Monday, October 28, 2013
FAA History Lesson -- October 26, 1999
From the Update to FAA Historical Chronology 1997-2012 (A .pdf file)
"A Learjet, without a pilot in control, flew for almost four hours from Orlando, Florida, to a swampy grassland in South Dakota. The Learjet was shadowed by USAF and Air National Guard jet fighters, whose pilots reported that the aircraft's windows were frosted over, suggesting that it had lost pressurization. USAF pilots also reported that the Learjet meandered from as low as 22,000 feet to as high as 51,000 feet, but never strayed from a northwest heading.

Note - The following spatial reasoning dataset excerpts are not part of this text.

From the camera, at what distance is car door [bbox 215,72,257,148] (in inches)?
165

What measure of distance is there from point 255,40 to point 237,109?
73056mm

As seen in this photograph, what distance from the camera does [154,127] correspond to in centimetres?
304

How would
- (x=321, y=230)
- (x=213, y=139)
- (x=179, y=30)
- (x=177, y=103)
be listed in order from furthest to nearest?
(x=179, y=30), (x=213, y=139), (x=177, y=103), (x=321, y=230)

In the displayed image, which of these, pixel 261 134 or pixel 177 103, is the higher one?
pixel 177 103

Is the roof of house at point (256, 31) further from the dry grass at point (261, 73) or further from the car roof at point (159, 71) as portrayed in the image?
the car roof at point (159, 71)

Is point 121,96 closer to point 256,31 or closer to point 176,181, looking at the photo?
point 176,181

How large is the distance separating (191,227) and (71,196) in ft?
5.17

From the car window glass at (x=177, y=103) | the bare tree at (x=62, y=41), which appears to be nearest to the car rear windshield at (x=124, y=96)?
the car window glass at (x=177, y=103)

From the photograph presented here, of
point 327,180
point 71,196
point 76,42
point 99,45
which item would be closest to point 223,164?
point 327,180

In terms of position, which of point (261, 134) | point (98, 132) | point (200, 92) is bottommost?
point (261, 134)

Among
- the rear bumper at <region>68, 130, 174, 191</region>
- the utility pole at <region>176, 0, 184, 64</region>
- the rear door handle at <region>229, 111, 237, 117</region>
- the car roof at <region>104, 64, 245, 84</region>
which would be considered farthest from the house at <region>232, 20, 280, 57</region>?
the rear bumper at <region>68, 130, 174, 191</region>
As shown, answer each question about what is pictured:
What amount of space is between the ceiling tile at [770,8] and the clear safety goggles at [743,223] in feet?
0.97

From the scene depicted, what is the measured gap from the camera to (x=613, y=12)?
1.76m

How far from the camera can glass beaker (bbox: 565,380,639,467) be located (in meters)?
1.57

Pentagon officials said the military began its pursuit of the aircraft at 10:08 a.m., when two Air Force F-16 fighters from Tyndall Air Force Base in Florida on a routine training mission were asked by FAA to intercept it. The F-16s did not reach the Learjet, but an USAF F-15 fighter from Eglin Air Force Base in Florida got within sight of the aircraft and stayed with it from 11:09 a.m. to 11:44 a.m., when the military fighter was diverted to St. Louis for fuel. Fifteen minutes later, four Air National Guard F-16s and a KC-135 tanker from Tulsa were ordered to try to catch up with the Learjet, but got only within 100 miles. Two other Air National Guard F-16s from Fargo, North Dakota, intercepted the Learjet at 12:54 p.m., reporting that the aircraft's windows were fogged with ice and that no flight control movement could be seen. At 1:14 p.m., the F-16s reported that the Learjet was beginning to spiral toward the ground. Professional golfer Payne Stewart was killed in the crash. "
I hope you'll take a few moments and let your mind wander through this scenario. Ask a few questions. "How long does a verified Mode C remain verified?" "How much vertical spacing do you give to a Lear and 2 fighters that wander around from FL220 to FL510 and then to the ground?" I'm a big fan of The Book but some things aren't in The Book.